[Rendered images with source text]

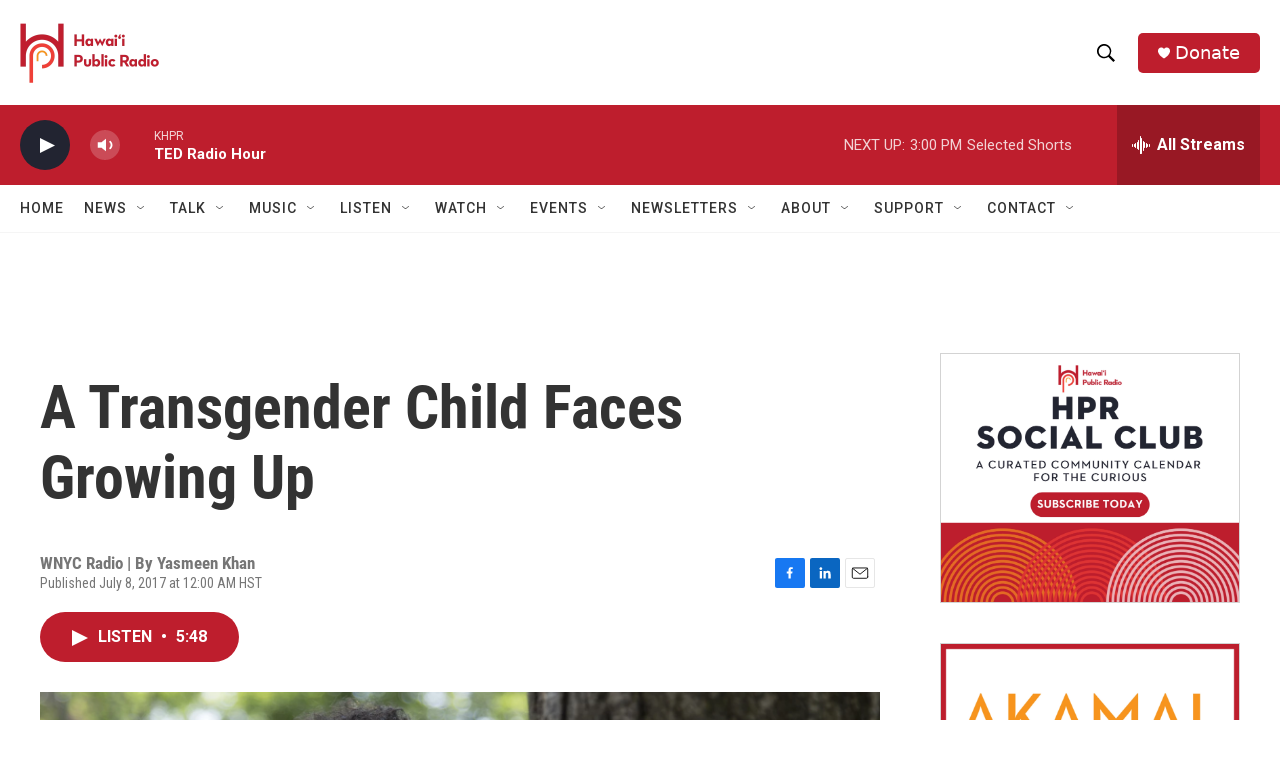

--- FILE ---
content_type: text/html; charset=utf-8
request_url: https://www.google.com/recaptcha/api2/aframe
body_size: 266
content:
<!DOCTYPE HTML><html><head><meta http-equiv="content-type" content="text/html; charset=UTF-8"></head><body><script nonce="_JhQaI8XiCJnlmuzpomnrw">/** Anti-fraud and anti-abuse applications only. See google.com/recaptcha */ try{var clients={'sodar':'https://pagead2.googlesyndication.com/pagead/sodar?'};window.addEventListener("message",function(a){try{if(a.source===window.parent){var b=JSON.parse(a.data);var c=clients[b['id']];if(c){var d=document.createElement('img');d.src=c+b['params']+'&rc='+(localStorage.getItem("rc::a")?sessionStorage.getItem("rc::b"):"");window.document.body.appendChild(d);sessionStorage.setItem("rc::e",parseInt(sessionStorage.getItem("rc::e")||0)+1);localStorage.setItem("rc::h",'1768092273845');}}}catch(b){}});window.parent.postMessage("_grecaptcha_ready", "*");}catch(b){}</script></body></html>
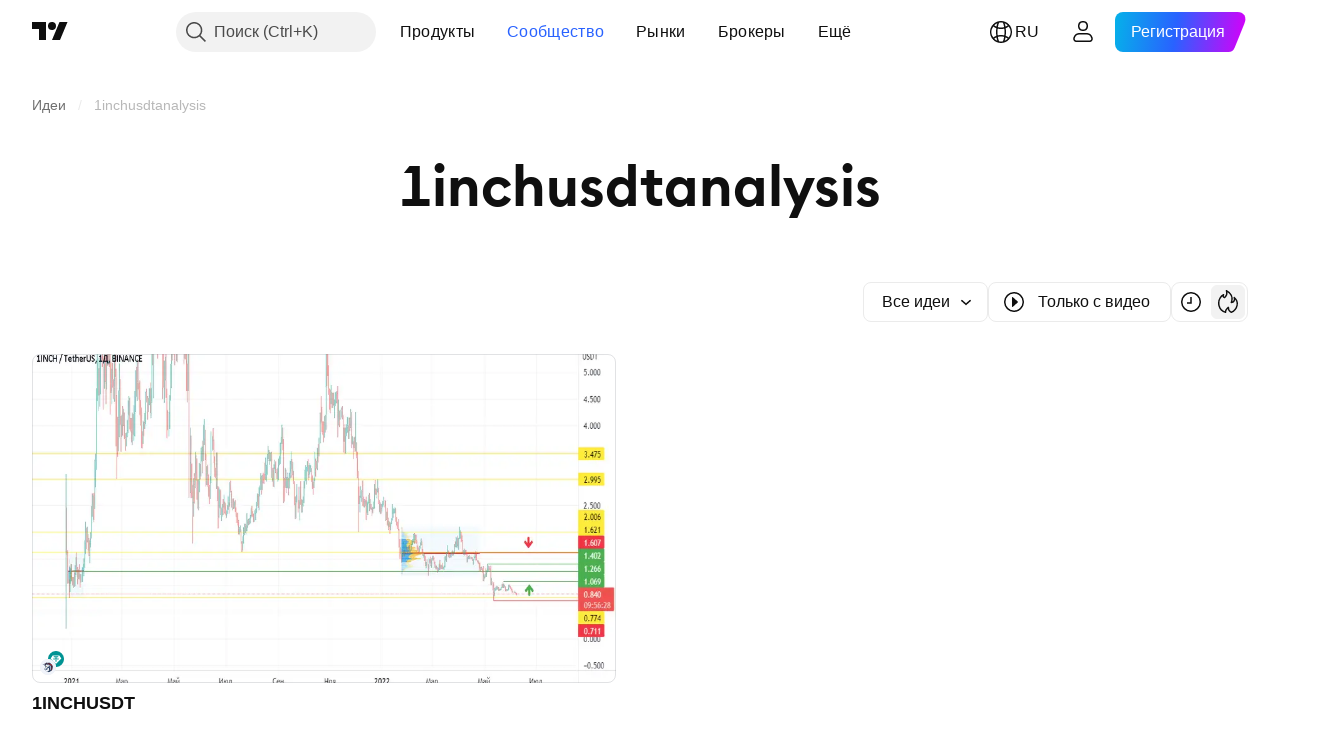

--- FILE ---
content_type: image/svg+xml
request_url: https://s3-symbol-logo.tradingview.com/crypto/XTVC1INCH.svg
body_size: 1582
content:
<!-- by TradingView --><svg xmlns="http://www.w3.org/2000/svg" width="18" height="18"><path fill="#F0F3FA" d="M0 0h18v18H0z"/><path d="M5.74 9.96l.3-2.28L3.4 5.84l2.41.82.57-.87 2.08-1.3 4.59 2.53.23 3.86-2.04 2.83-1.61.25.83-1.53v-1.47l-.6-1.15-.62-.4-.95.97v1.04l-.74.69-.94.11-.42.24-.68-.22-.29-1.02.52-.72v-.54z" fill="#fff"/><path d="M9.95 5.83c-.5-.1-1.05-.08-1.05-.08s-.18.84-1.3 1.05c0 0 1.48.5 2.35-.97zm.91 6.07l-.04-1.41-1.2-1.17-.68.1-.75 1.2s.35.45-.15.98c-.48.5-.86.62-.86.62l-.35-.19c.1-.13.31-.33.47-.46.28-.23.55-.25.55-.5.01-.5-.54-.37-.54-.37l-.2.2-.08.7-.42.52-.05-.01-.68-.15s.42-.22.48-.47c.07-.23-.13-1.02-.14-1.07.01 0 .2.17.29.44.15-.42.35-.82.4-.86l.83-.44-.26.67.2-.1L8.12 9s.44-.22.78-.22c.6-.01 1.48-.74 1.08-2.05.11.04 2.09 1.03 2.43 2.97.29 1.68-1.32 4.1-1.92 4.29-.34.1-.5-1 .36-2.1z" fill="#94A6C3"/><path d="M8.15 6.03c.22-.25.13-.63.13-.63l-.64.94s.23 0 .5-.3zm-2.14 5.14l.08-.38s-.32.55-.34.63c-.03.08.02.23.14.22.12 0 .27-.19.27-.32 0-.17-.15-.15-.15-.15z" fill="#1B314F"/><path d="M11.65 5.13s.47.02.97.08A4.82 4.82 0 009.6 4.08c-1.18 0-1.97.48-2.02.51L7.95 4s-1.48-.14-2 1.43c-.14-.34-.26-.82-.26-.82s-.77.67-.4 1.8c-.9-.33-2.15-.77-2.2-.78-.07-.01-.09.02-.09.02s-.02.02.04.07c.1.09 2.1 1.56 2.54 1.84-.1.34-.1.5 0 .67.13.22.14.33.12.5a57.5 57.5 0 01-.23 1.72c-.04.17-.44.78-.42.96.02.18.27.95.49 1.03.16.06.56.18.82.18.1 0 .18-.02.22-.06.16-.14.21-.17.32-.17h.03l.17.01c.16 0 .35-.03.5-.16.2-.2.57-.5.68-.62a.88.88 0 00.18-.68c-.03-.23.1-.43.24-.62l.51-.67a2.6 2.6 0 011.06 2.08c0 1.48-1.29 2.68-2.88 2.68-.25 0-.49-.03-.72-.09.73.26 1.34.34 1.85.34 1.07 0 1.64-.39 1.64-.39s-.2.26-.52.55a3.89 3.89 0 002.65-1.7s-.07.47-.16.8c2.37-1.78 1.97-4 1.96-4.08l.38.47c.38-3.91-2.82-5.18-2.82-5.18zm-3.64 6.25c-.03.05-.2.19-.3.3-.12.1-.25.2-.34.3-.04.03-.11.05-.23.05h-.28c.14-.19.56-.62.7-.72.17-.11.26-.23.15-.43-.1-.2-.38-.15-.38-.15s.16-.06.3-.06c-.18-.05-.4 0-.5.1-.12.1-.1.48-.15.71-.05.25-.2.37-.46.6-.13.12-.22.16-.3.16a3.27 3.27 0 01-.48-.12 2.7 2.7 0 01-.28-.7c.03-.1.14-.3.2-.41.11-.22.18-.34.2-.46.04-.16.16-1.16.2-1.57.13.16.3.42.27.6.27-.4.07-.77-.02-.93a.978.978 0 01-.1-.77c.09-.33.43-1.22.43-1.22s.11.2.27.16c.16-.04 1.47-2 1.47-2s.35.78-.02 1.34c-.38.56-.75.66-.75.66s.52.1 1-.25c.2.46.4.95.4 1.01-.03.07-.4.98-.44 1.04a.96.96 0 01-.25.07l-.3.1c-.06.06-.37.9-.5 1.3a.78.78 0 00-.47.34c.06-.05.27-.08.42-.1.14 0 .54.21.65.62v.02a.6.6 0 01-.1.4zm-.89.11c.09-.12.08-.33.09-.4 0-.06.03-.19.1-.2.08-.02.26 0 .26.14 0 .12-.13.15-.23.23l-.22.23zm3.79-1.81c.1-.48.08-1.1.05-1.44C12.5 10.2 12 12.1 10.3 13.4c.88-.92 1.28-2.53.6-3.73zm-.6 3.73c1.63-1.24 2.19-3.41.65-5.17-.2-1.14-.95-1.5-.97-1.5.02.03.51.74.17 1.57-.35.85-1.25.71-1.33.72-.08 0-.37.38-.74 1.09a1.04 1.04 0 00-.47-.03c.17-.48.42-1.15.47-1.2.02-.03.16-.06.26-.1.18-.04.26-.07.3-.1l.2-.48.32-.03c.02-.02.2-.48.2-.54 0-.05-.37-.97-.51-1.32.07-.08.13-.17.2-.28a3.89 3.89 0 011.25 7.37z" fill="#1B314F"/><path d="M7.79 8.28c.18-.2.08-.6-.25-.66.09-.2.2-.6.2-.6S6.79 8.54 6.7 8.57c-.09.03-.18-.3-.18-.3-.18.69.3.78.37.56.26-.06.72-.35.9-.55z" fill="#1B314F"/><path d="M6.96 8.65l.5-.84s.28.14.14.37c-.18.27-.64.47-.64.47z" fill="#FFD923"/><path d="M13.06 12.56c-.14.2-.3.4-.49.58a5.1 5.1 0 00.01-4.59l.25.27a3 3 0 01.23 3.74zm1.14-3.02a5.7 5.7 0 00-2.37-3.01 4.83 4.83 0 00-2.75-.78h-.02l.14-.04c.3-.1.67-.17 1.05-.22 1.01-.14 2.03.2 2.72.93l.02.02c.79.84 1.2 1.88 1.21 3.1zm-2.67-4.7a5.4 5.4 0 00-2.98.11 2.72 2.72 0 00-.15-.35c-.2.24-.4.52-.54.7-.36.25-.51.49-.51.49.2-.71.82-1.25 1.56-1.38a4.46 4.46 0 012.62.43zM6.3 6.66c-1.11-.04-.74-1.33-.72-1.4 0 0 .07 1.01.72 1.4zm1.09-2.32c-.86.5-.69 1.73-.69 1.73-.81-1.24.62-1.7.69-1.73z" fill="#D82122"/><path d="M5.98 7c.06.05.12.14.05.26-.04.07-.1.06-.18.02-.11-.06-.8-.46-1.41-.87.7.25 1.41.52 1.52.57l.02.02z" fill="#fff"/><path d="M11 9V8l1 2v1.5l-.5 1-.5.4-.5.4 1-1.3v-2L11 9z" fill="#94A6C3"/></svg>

What to work on
Using the records above, find and show each line with the string "google".

Exercise answer
request_url: https://www.google.com/recaptcha/api2/aframe
<!DOCTYPE HTML><html><head><meta http-equiv="content-type" content="text/html; charset=UTF-8"></head><body><script nonce="_JhQaI8XiCJnlmuzpomnrw">/** Anti-fraud and anti-abuse applications only. See google.com/recaptcha */ try{var clients={'sodar':'https://pagead2.googlesyndication.com/pagead/sodar?'};window.addEventListener("message",function(a){try{if(a.source===window.parent){var b=JSON.parse(a.data);var c=clients[b['id']];if(c){var d=document.createElement('img');d.src=c+b['params']+'&rc='+(localStorage.getItem("rc::a")?sessionStorage.getItem("rc::b"):"");window.document.body.appendChild(d);sessionStorage.setItem("rc::e",parseInt(sessionStorage.getItem("rc::e")||0)+1);localStorage.setItem("rc::h",'1768092273845');}}}catch(b){}});window.parent.postMessage("_grecaptcha_ready", "*");}catch(b){}</script></body></html>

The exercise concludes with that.